(Work instructions) Reproduce the part of the post on a planned car-free neighborhood that begins at the words "This reeks of" and stops after "or park outside.".

(Document excerpt)
War on Cars

I don’t know if this goes in “War on Cars” or “Silicon Valley is Stupid”

This person used to work for the MTA, then worked at the infamous Bain Capital and some other places. Now they made a company, that seems very silicon valley VC-ish, called culdesac. It appears that this company is planning to build a corporate neighborhood in Temp Airzona.

This reeks of all the usual stuff we see from Silicon Valley. Just doing stuff and building stuff while avoiding the democratic process.

However, the one positive is that they are building a no-car neighborhood.

I’d say this is gonna be some vaporware like Musks hyperloop, but they broke ground already and say they will be open in Fall 2020. I think it’s basically a real estate situation. They bought enough connected land to build an entire private 1000 person neighborhood. They make money by being landlords. They can mostly ignore the town around them because it is a contained private land. Not like anyone from town can even drive through because it’s a no-car place. I guess people from nearby can walk in, or park outside.

I think what should happen is we let these fools build this thing, learn from it, study it, and then eminent domain their asses.

The idea is great, but I’m highly skeptical of what’s being sold. They say they’re already breaking ground and there are some serious questions I have that aren’t even hinted at.

  • how is the “no cars” enforced? The concept art basically shows a streetless suburbia, but what are the actual plans?
  • how will it accommodate the elderly and people with disabilities?

(Dataset extract)
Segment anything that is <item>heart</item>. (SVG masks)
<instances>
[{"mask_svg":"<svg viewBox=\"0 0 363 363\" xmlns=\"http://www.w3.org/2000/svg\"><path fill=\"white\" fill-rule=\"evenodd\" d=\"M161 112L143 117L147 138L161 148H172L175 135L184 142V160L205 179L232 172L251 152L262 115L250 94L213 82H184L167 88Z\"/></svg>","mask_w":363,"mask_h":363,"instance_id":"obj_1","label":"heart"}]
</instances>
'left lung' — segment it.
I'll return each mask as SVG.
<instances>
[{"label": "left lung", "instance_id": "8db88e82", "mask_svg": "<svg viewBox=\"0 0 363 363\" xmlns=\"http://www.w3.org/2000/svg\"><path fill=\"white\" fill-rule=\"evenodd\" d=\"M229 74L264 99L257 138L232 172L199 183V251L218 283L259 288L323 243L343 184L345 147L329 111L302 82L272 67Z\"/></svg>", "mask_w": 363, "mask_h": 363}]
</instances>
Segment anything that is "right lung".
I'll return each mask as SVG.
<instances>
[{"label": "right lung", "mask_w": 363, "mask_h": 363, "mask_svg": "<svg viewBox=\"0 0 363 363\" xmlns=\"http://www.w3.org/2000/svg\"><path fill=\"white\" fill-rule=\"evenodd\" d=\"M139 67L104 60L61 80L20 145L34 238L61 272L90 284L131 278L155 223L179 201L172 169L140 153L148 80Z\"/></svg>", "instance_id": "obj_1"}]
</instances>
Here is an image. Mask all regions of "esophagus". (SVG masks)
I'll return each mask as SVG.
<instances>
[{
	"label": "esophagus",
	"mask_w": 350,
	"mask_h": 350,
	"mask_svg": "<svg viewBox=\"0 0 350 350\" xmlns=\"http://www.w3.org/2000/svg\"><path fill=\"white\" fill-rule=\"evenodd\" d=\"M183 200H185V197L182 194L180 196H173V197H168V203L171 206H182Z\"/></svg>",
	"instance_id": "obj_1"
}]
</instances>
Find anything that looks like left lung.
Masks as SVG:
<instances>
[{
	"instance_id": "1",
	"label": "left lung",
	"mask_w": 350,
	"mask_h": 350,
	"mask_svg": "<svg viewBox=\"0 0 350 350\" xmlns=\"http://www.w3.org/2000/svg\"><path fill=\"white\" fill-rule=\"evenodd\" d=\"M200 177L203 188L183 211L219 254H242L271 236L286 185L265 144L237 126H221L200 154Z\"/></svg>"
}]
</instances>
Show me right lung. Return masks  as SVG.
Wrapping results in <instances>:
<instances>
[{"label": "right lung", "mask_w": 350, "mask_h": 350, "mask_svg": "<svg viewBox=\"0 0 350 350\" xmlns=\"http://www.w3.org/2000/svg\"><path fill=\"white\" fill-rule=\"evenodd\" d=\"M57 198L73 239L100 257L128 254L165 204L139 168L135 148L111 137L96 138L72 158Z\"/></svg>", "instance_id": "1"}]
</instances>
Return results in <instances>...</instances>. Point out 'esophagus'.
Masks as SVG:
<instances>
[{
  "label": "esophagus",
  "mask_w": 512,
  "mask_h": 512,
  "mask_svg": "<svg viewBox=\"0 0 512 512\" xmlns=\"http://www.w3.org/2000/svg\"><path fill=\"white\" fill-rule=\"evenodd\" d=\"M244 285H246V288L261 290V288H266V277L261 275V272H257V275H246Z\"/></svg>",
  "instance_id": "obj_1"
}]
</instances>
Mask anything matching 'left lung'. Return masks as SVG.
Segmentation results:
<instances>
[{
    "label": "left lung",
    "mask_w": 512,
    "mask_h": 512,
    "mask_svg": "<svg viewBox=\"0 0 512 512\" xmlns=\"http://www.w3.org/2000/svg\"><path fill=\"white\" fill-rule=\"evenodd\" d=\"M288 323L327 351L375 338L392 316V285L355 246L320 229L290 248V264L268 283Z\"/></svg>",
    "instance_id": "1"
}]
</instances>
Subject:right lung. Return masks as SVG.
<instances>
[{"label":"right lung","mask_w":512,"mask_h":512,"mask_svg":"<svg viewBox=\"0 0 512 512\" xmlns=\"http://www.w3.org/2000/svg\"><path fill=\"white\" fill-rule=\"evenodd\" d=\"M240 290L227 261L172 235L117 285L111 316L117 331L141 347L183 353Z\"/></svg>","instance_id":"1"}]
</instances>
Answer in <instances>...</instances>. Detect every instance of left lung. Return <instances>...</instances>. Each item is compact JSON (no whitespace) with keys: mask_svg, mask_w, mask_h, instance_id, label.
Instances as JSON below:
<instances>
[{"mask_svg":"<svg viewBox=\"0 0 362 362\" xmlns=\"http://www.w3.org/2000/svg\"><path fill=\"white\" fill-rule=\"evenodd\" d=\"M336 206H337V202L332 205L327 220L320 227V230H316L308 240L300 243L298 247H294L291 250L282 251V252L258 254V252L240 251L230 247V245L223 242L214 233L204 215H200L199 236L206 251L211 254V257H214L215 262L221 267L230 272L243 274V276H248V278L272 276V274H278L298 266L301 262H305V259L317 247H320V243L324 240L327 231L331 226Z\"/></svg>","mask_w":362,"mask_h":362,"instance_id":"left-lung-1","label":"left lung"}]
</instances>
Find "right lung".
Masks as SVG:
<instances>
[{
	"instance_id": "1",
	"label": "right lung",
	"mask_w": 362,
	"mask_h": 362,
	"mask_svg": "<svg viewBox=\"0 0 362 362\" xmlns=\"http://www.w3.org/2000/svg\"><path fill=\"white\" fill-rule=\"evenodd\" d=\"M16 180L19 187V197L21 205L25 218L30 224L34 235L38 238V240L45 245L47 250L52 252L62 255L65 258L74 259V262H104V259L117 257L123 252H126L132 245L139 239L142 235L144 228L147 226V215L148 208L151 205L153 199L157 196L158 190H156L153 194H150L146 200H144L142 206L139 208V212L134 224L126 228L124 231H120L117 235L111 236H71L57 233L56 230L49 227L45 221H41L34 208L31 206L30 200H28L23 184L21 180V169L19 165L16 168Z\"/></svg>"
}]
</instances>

(Answer below)
This reeks of all the usual stuff we see from Silicon Valley. Just doing stuff and building stuff while avoiding the democratic process.

However, the one positive is that they are building a no-car neighborhood.

I’d say this is gonna be some vaporware like Musks hyperloop, but they broke ground already and say they will be open in Fall 2020. I think it’s basically a real estate situation. They bought enough connected land to build an entire private 1000 person neighborhood. They make money by being landlords. They can mostly ignore the town around them because it is a contained private land. Not like anyone from town can even drive through because it’s a no-car place. I guess people from nearby can walk in, or park outside.